**To do:** After removing every image, reproduce the data exactly as it appears.

-------- Data under study --------

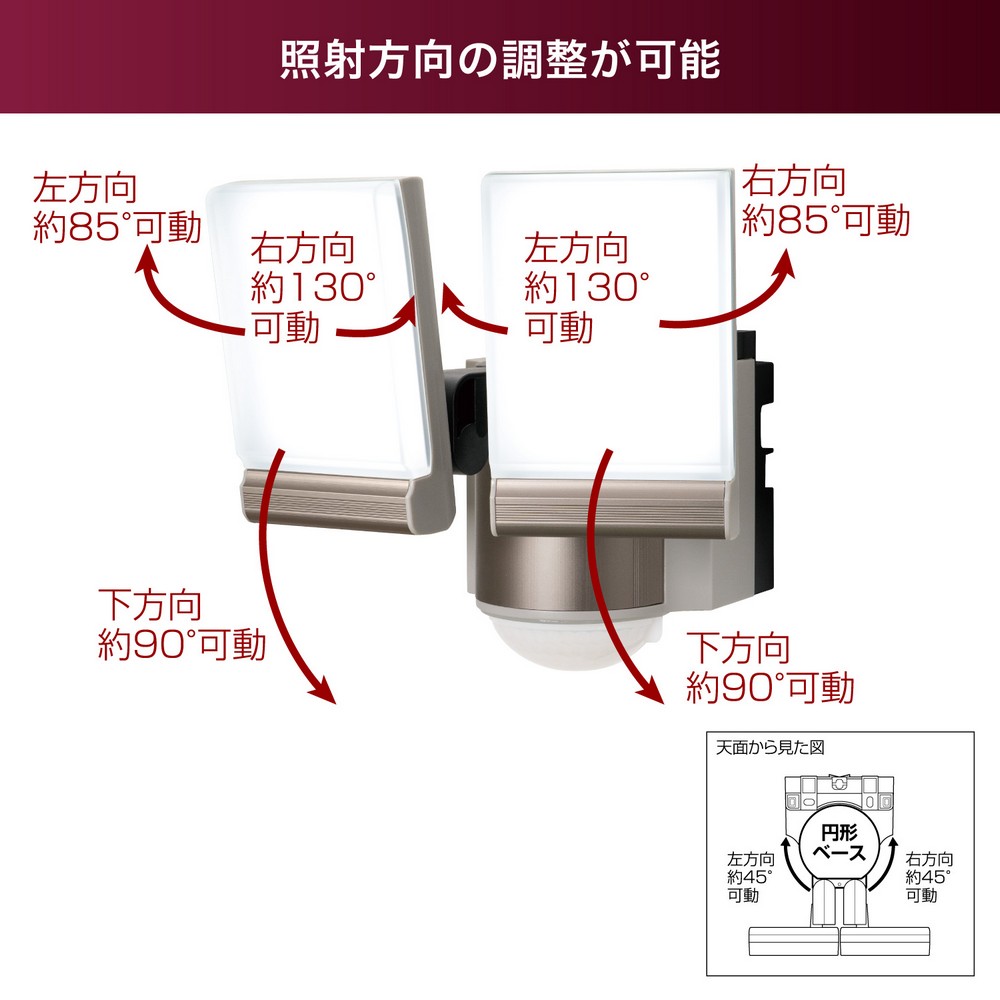 照射方向の調整が可能

左方向
約85°可動

右方向
約130°
可動

左方向
約130°
可動

右方向
約85°可動

下方向
約90°可動

下方向
約90°可動

天面から見た図

円形
ベース

左方向
約45°
可動

右方向
約45°
可動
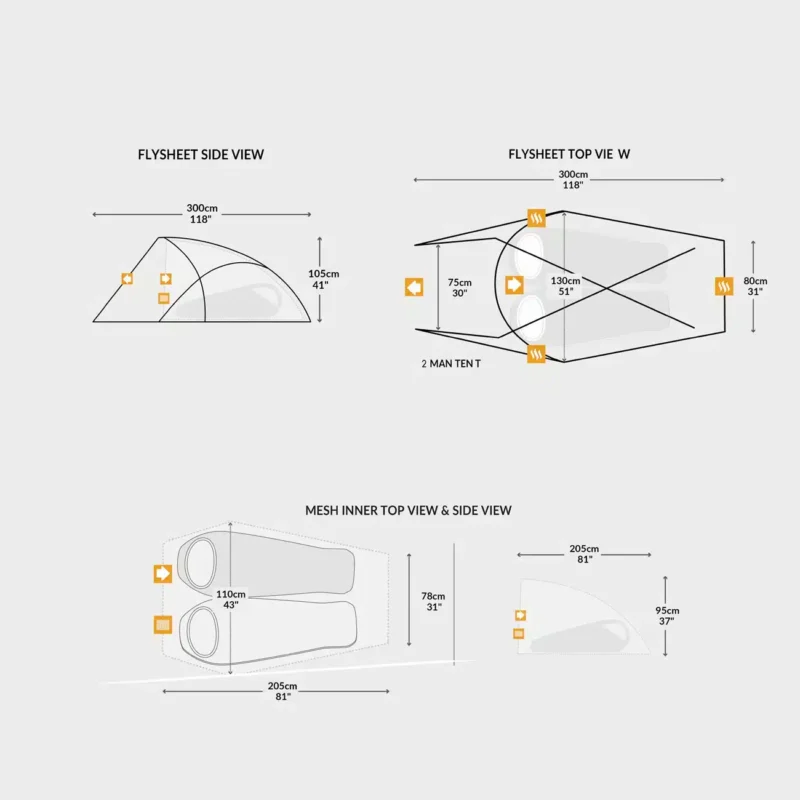 FLYSHEET SIDE VIEW

300cm
118"

105cm
41"

FLYSHEET TOP VIE W

300cm
118"

75cm
30"

130cm
51"

80cm
31"

2 MAN TEN T

MESH INNER TOP VIEW & SIDE VIEW

110cm
43"

78cm
31"

205cm
81"

205cm
81"

95cm
37"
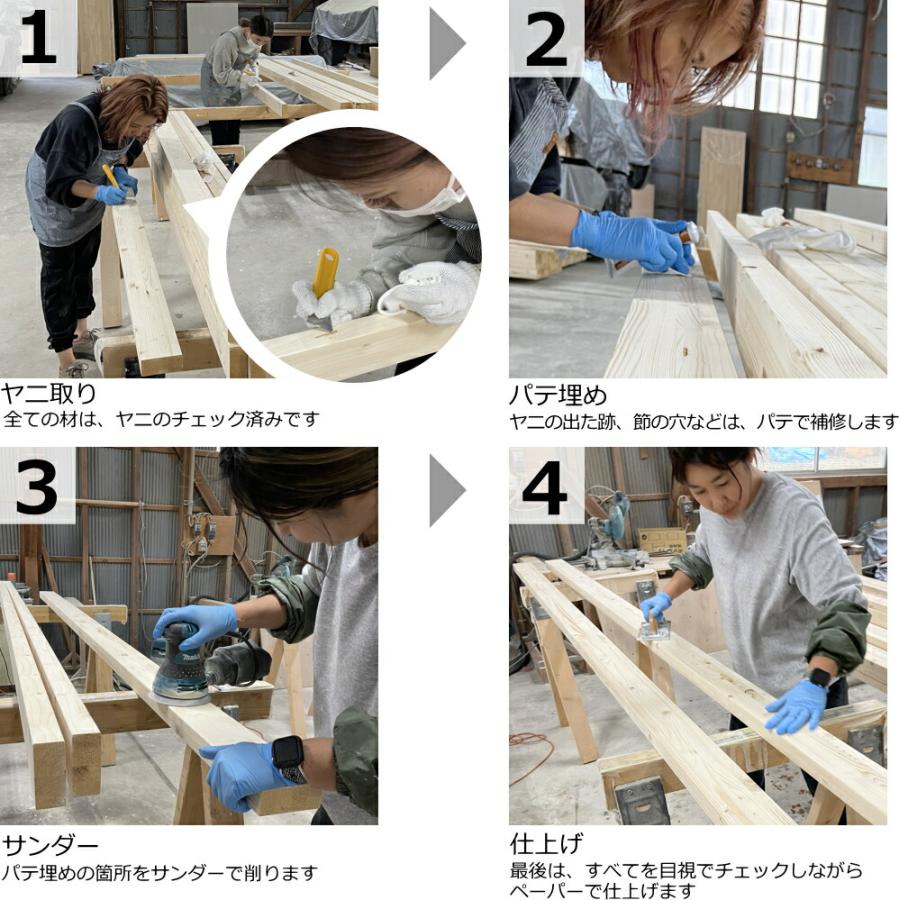 1

ヤニ取り
全ての材は、ヤニのチェック済みです

2

パテ埋め
ヤニの出た跡、節の穴などは、パテで補修します

3

サンダー
パテ埋めの箇所をサンダーで削ります

4

仕上げ
最後は、すべてを目視でチェックしながらペーパーで仕上げます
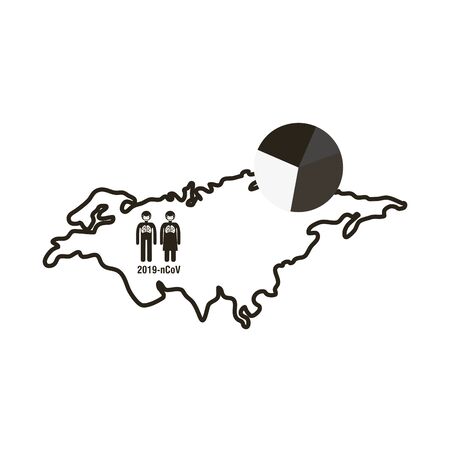 2019-nCoV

--------

**Output for this exercise:**
 照射方向の調整が可能

左方向
約85°可動

右方向
約130°
可動

左方向
約130°
可動

右方向
約85°可動

下方向
約90°可動

下方向
約90°可動

天面から見た図

円形
ベース

左方向
約45°
可動

右方向
約45°
可動
 FLYSHEET SIDE VIEW

300cm
118"

105cm
41"

FLYSHEET TOP VIE W

300cm
118"

75cm
30"

130cm
51"

80cm
31"

2 MAN TEN T

MESH INNER TOP VIEW & SIDE VIEW

110cm
43"

78cm
31"

205cm
81"

205cm
81"

95cm
37"
 1

ヤニ取り
全ての材は、ヤニのチェック済みです

2

パテ埋め
ヤニの出た跡、節の穴などは、パテで補修します

3

サンダー
パテ埋めの箇所をサンダーで削ります

4

仕上げ
最後は、すべてを目視でチェックしながらペーパーで仕上げます
 2019-nCoV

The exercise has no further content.